#### WORK ORDER 1
Update the Georgia Power settlement article, starting at "According to the Consent" and ending at "the required tasks.", with "utility company" changed to "energy company".
#### WORK ORDER 2
Continue the Georgia Power settlement article from its last sentence.

According to the Consent Decree filed on November 15, 2016, Georgia Power Company (“Georgia Power”) has agreed to pay $1.6 million and to revise its seizure and drug and alcohol policies in order to settle the lawsuit brought by the EEOC which claimed that the utility company violated the Americans with Disabilities Act (“ADA”) when it fired, or refused to hire, employees with actual or perceived disabilities on the basis that it believed the individuals posed safety threats. However, according to the EEOC, these actions were taken without actually assessing the individual’s ability to perform the required tasks.

In 2013, the EEOC brought suit on behalf of 24 alleged discrimination victims (EEOC v. Georgia Power Company, Civil Action No. 1:13-cv-03225-AT) in the District Court for the Northern District of Georgia, Atlanta Division. According to the EEOC, Georgia Power either refused to hire disabled individuals or barred some employees from returning to work after medical leave because it believed that they couldn’t safely do their jobs. The EEOC claims that Georgia Power ignored the opinions of treating physicians that the individuals were able to perform their job functions, and instead automatically disqualified them without any individualized assessment.

Under the ADA, an employer can deny jobs to individuals with disabilities if it believes the workers pose a “direct threat,” which the ADA defines as “a significant risk” to the health or safety of others that can be eliminated by reasonable accommodation. The employer has the burden of proving that such a threat exists.

#### DATA PROVIDED
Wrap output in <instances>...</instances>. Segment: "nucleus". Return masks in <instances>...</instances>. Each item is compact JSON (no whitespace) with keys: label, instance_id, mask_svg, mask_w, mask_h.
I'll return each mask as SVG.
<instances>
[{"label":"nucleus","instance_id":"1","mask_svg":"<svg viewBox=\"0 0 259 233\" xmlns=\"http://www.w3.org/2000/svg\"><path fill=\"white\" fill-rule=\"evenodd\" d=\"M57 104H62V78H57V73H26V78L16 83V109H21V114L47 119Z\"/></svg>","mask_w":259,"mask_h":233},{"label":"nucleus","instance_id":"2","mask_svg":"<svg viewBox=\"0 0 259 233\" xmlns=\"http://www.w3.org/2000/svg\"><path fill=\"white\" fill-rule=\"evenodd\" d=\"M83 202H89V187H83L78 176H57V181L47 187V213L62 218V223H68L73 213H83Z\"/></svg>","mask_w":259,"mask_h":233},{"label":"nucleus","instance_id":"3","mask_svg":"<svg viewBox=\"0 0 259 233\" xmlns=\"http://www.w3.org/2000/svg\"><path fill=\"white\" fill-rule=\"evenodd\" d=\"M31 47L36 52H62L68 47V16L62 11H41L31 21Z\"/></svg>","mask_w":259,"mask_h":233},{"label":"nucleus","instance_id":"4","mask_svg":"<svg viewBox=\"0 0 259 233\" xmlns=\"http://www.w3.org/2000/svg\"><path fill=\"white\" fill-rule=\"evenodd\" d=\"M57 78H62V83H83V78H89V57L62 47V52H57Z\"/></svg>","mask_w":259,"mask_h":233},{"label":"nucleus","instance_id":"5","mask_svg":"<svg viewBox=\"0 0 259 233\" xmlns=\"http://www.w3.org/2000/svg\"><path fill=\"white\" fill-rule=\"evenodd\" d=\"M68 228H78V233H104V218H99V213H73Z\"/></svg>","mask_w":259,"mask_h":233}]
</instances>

#### EXPECTED OUTPUT 1
According to the Consent Decree filed on November 15, 2016, Georgia Power Company (“Georgia Power”) has agreed to pay $1.6 million and to revise its seizure and drug and alcohol policies in order to settle the lawsuit brought by the EEOC which claimed that the energy company violated the Americans with Disabilities Act (“ADA”) when it fired, or refused to hire, employees with actual or perceived disabilities on the basis that it believed the individuals posed safety threats. However, according to the EEOC, these actions were taken without actually assessing the individual’s ability to perform the required tasks.

#### EXPECTED OUTPUT 2
According to the EEOC, each of the individual plaintiffs were qualified individuals who were able to perform the job functions with or without reasonable accommodations. For example, plaintiff Harper was able to perform the essential functions of a paid intern, but Georgia Power rescinded the offer of employment after it learned that she was taking medication for a traumatic brain injury. Furthermore, in the case of plaintiffs Simmons, Allen, and Butler, each individual was cleared by a physician to return to work, but instead, their employment was terminated by Georgia Power. See Complaint, pg. 4. The EEOC asserted that each of these individuals were discriminated against because of their disability and that Georgia Power failed to provide any evidence that the individuals posed a “direct threat” to the safety of others.

Georgia Power denies that it violated the ADA, but has entered into the settlement to avoid additional litigation costs.

The take away from this settlement is to ensure that you, as employers, have conducted an individualized assessment for each individual prior to disqualifying them from being able to perform specific job functions.